Il conflitto di prestazioni quando si parla di pneumatici è un tema spinoso con cui i produttori di pneumatici in primis e tutti noi automobilisti ci troviamo sempre a dover fare i conti.
L’obiettivo, quando si costruisce un pneumatico, è sempre lo stesso: fare in maniera che la vettura possa muoversi spendendo la minor quantità di energia possibile, che significa di conseguenza ridurre il consumo di carburante e le emissioni di CO2 nell’ambiente. In particolare, i produttori di pneumatici devono vedersela con la “resistenza al rotolamento”, fattore che fa emergere le complessità del conflitto di prestazioni.
Perché un altro compito fondamentale dei nostri pneumatici e contribuire a farla arrestare nel più breve spazio possibile quando premiamo il pedale del freno.
Il conflitto di prestazioni: come funziona
Quando si parla di un pneumatico, non sono in tanti a sapere che alcune delle sue caratteristiche sono in contrasto fra loro. Ecco che si manifesta, dunque, il conflitto di prestazioni; proviamo a renderlo più chiaro con un esempio: per far muovere una vettura riducendo al minimo il dispendio energetico è necessario lavorare sulla resistenza al rotolamento, diminuendola il più possibile.
Una minor resistenza, però, significa anche aderenza ridotta in maniera particolare in condizioni di strada bagnata. Un compromesso inaccettabile per chi costruisce gomme, poiché la sicurezza dev’essere il primo requisito da tenere in considerazione.
L’incidenza dei pneumatici nell’energia dissipata
Per disperdere meno energia possibile si lavora innanzitutto sulle auto, rendendole più aerodinamiche e leggere, ma anche i pneumatici hanno la loro importanza da questo punto di vista, dato che il 20% dell’energia dissipata per far spostare in avanti il veicolo dipende proprio dagli pneumatici.
Una percentuale che in molti potrebbero considerare esagerata, visto che per far rotolare una semplice gomma è sufficiente un dito; le cose sono diverse, però, quando la ruota è chiamata a rotolare sostenendo un peso che oscilla fra i 300 ed i 400 chilogrammi. Il discorso in questo caso cambia e non di poco e la resistenza al rotolamento è proprio questa: far ruotare una gomma sotto carico.
Cosa determina la resistenza al rotolamento
Ad influire in primo luogo su tale fenomeno è la capacità dei materiali polimerici di dissipare in calore una porzione dell’energia che viene spesa per deformarli in maniera ciclica. Maggiori sono volume del corpo, deformazione e sforzo, maggiore risulterà anche la perdita di energia.
A fare la differenza quando queste condizioni sono alla pari è il materiale.

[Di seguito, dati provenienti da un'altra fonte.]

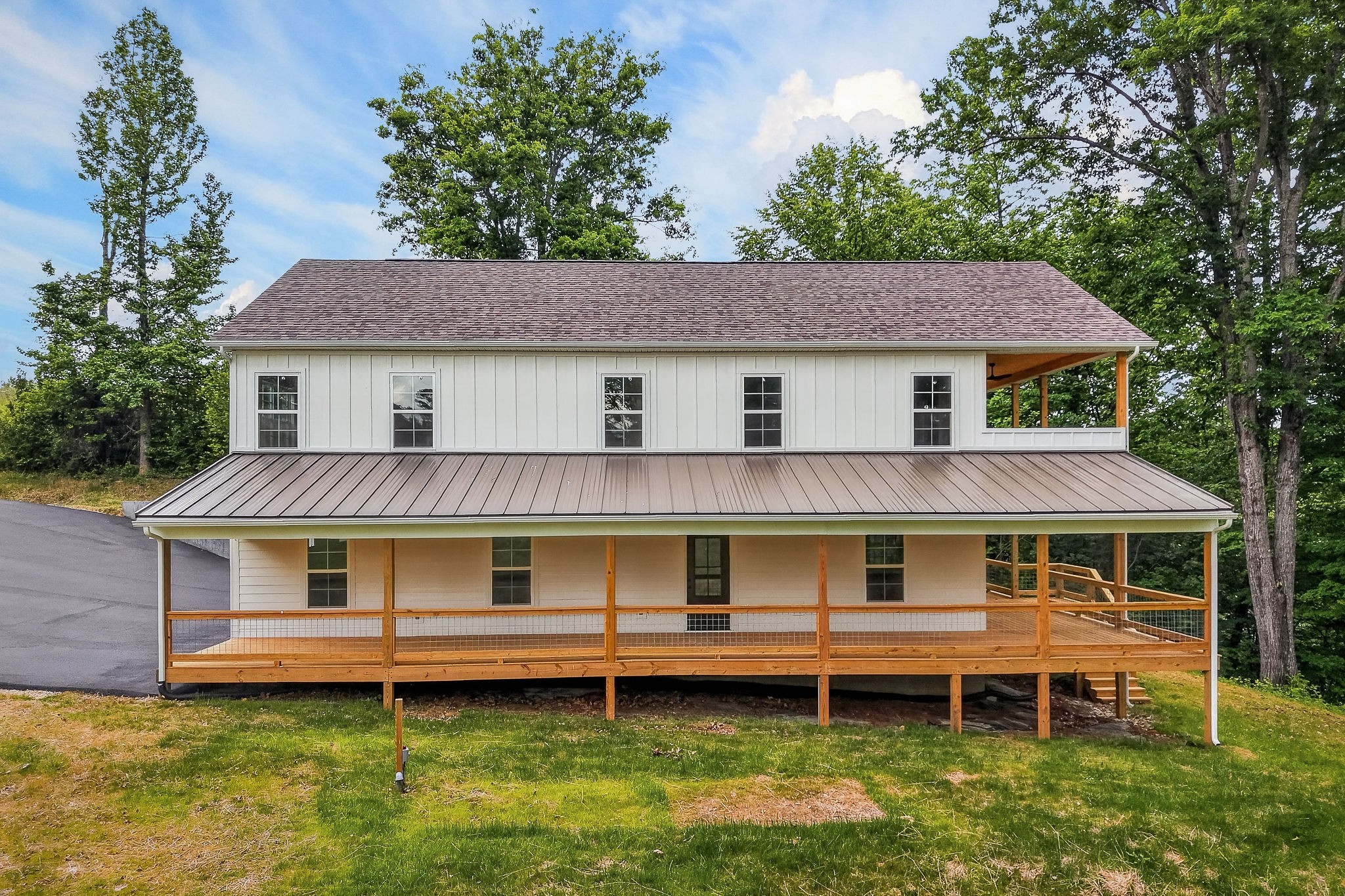 253 River Front Drive Sparta TN 38583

Sulla resistenza al rotolamento contribuiscono tutte le diverse componenti di un pneumatico, dunque pure cinture e carcassa. Questo avviene perché vengono deformate ogni volta che la ruota compie un giro e si trovano a contatto col suolo.
L’importanza delle mescole
In fatto di resistenza al rotolamento, una svolta decisiva si è avuta all’alba degli anni Novanta, con l’introduzione delle mescole a base di silice, con le quali è stato possibile abbattere la resistenza senza compromettere l’aderenza e trovando così un punto d’incontro accettabile per quanto concerne il conflitto di prestazioni.
Grazie alle mescole in silice, la dissipazione dell’energia si concentra nel momento in cui serve, vale a dire in frenata, mentre viene limitata quando risulta dannosa, ovvero durante il normale funzionamento della ruota.
Il conflitto di prestazioni resterà, con tutta probabilità, una questione irrisolta a dispetto degli sforzi dei costruttori, anche perché si è costretti a lavorare su miglioramenti marginali; ridurre del 10% la resistenza al rotolamento significa diminuire i consumi di una percentuale inferiore al 2%. Si tratta, insomma, di numeri minimi.